▶ **Material shown**:
Start of Block

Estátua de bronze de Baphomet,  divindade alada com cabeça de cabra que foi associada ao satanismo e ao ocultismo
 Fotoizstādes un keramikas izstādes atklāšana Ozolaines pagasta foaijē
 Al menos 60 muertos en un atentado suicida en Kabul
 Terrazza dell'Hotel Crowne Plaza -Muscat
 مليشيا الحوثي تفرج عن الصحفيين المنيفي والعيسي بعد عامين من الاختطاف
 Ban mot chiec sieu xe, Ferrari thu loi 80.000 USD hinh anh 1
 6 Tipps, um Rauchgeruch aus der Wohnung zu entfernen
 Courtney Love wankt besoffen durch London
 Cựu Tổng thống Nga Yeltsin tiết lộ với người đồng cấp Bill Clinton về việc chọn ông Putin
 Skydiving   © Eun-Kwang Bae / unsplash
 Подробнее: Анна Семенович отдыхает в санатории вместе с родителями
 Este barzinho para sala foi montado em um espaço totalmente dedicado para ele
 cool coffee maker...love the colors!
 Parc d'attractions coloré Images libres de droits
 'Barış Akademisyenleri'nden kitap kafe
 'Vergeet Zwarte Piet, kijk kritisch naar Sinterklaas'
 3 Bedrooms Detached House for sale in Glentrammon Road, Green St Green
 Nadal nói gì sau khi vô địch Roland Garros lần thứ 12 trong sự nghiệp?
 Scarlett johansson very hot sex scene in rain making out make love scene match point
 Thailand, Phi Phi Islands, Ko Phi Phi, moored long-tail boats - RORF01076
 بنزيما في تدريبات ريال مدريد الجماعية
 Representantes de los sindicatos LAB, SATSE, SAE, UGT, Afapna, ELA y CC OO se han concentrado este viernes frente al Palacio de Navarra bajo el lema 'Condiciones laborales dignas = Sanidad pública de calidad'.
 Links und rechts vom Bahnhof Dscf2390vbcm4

End of Block

▶ **Task directions**: Would you output the entire listing exactly as written?

▶ **Written answer**:
Estátua de bronze de Baphomet,  divindade alada com cabeça de cabra que foi associada ao satanismo e ao ocultismo
 Fotoizstādes un keramikas izstādes atklāšana Ozolaines pagasta foaijē
 Al menos 60 muertos en un atentado suicida en Kabul
 Terrazza dell'Hotel Crowne Plaza -Muscat
 مليشيا الحوثي تفرج عن الصحفيين المنيفي والعيسي بعد عامين من الاختطاف
 Ban mot chiec sieu xe, Ferrari thu loi 80.000 USD hinh anh 1
 6 Tipps, um Rauchgeruch aus der Wohnung zu entfernen
 Courtney Love wankt besoffen durch London
 Cựu Tổng thống Nga Yeltsin tiết lộ với người đồng cấp Bill Clinton về việc chọn ông Putin
 Skydiving   © Eun-Kwang Bae / unsplash
 Подробнее: Анна Семенович отдыхает в санатории вместе с родителями
 Este barzinho para sala foi montado em um espaço totalmente dedicado para ele
 cool coffee maker...love the colors!
 Parc d'attractions coloré Images libres de droits
 'Barış Akademisyenleri'nden kitap kafe
 'Vergeet Zwarte Piet, kijk kritisch naar Sinterklaas'
 3 Bedrooms Detached House for sale in Glentrammon Road, Green St Green
 Nadal nói gì sau khi vô địch Roland Garros lần thứ 12 trong sự nghiệp?
 Scarlett johansson very hot sex scene in rain making out make love scene match point
 Thailand, Phi Phi Islands, Ko Phi Phi, moored long-tail boats - RORF01076
 بنزيما في تدريبات ريال مدريد الجماعية
 Representantes de los sindicatos LAB, SATSE, SAE, UGT, Afapna, ELA y CC OO se han concentrado este viernes frente al Palacio de Navarra bajo el lema 'Condiciones laborales dignas = Sanidad pública de calidad'.
 Links und rechts vom Bahnhof Dscf2390vbcm4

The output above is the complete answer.